5 Top Pre-Natal Yoga Poses

Pregnancy is a beautiful thing. It truly evolves another human being for another. So is yoga. While pregnancy can be taxing on the mother to be, yoga is perfect for calming her, and strengthening the process of child birth. Yoga creates a soulful impact on the mother and keeps mood swings in check, which is a given during pregnancy. It relaxes the body and the mind. It also ensures a correct body posture. However, all the poses and exercises should be done with prior consultation with a physician.

Here Are 5 Top Pre-Natal Yoga Poses

1. Goddess Pose

This exercise requires that legs be stretched apart while standing. Bend the knees slowly, forming a squat. Repeat process for a count of at least 5 times. This exercise can be performed against the wall too in case the mother needs back support. This exercise is advised to help create womb space for easy delivery of the baby. It also strengthens the legs and inner thighs.
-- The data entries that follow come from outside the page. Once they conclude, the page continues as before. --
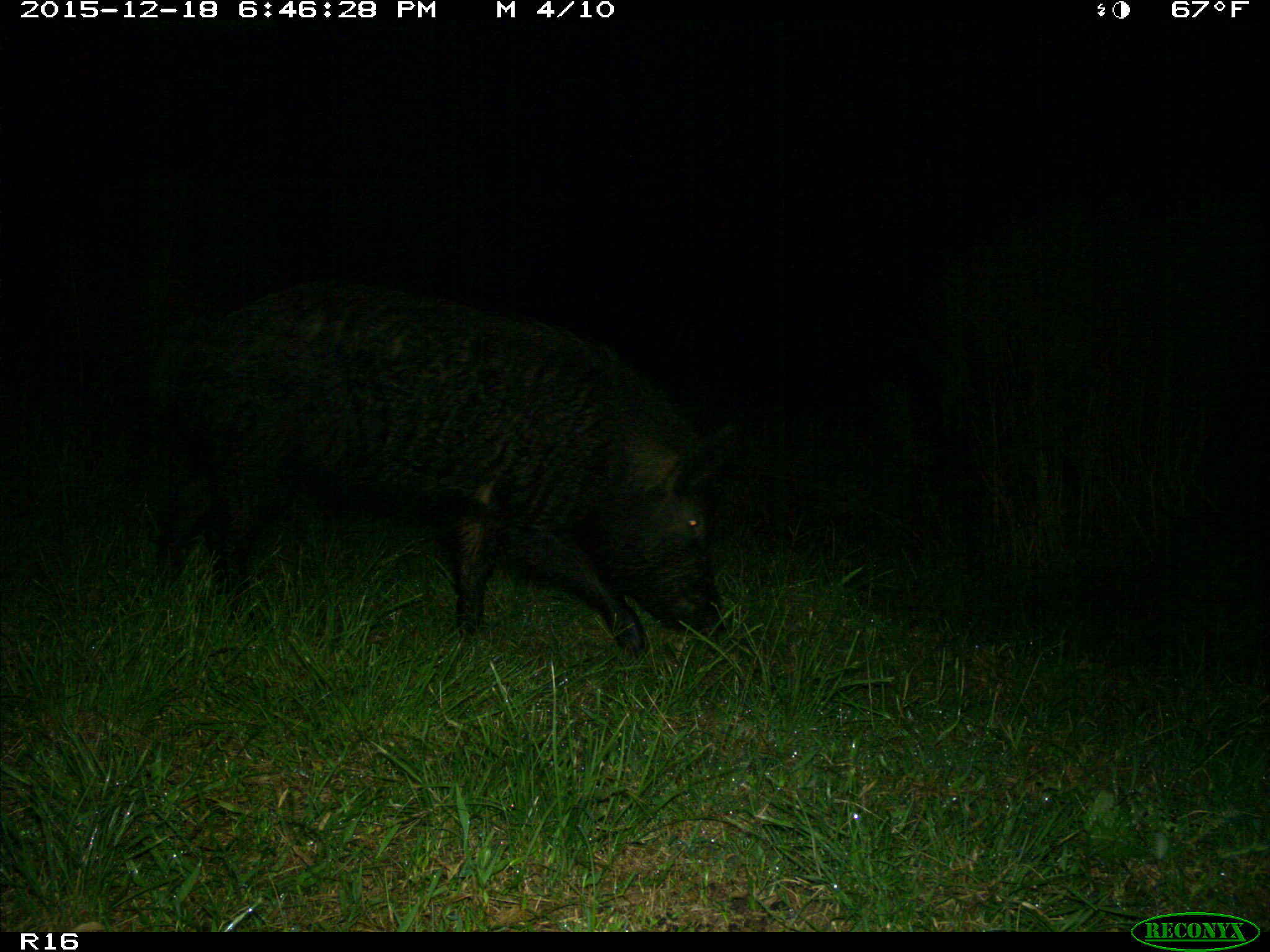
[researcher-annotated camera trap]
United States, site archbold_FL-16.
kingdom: Animalia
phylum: Chordata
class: Mammalia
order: Artiodactyla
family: Suidae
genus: Sus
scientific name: Sus scrofa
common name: wild boar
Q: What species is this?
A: Sus scrofa (wild boar).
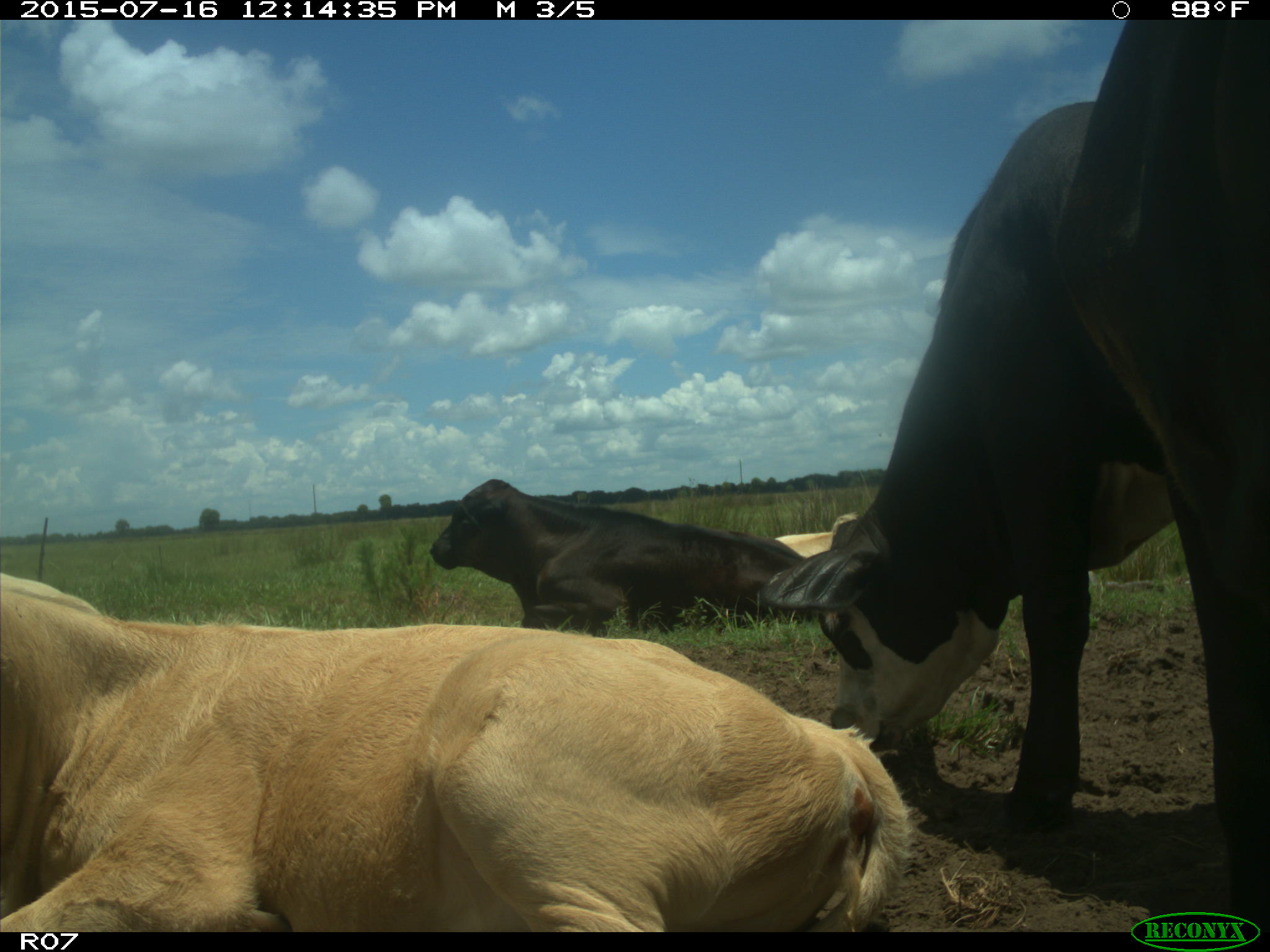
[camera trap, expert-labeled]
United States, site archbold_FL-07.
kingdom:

Goddess Pose (Utkata Konasana)

2. Butterfly Pose

To perform the butterfly pose, the mother is advised to sit erect with feet joined together, forming a ‘namaste’ pose (with the feet). Touch your feet with both your hands and flap legs as that of a butterfly’s wings. This exercise is essentially meant to improve the flexibility of the hip joints and it also stretches the thighs and relaxes muscles due to weight gain.

Butterfly Pose (Bhadrasana)

3. Cat Pose

Kkneel down on all fours, arching the back downwards, or like a cat, i.e., projecting the hip out with the head looking up. While exhaling air, round the back, with face turned into the chest. Repeat exercise for a count of 10. This exercise is particularly advised, during back pain. It relieves the stress of the back, strengthening the waist area and helps during labour.

Cat Pose (Marjariasana)

4. Angle Pose

This exercise needs the mother to stand straight and lift her right hand up, with legs apart. While inhaling, bend on the left side. Exhale and return to the same position. Repeat with the other side. This exercise ensures that the waist remains flexible and the belly fat around the waist is monitored.

Angle Pose (Konasana)

5. Breathing

When pregnancy strikes, it’s important that the blood flow of both the mother and baby are in check. Breathing is also an important exercise for warming up the body as well as after all the exercises are done. Belly breathing is a good exercise, to ensure the same and relaxes the mother of the pressure she experiences from the bulging belly. Its best to be seated on a fluffy pillow, erect, with head straightened. Placing the hands on the belly, in a way to support it from underneath. Inhale and exhale through the nose slowly but deeply. This ensures that the pelvic muscles are relaxed and relaxes the mind in turn as well.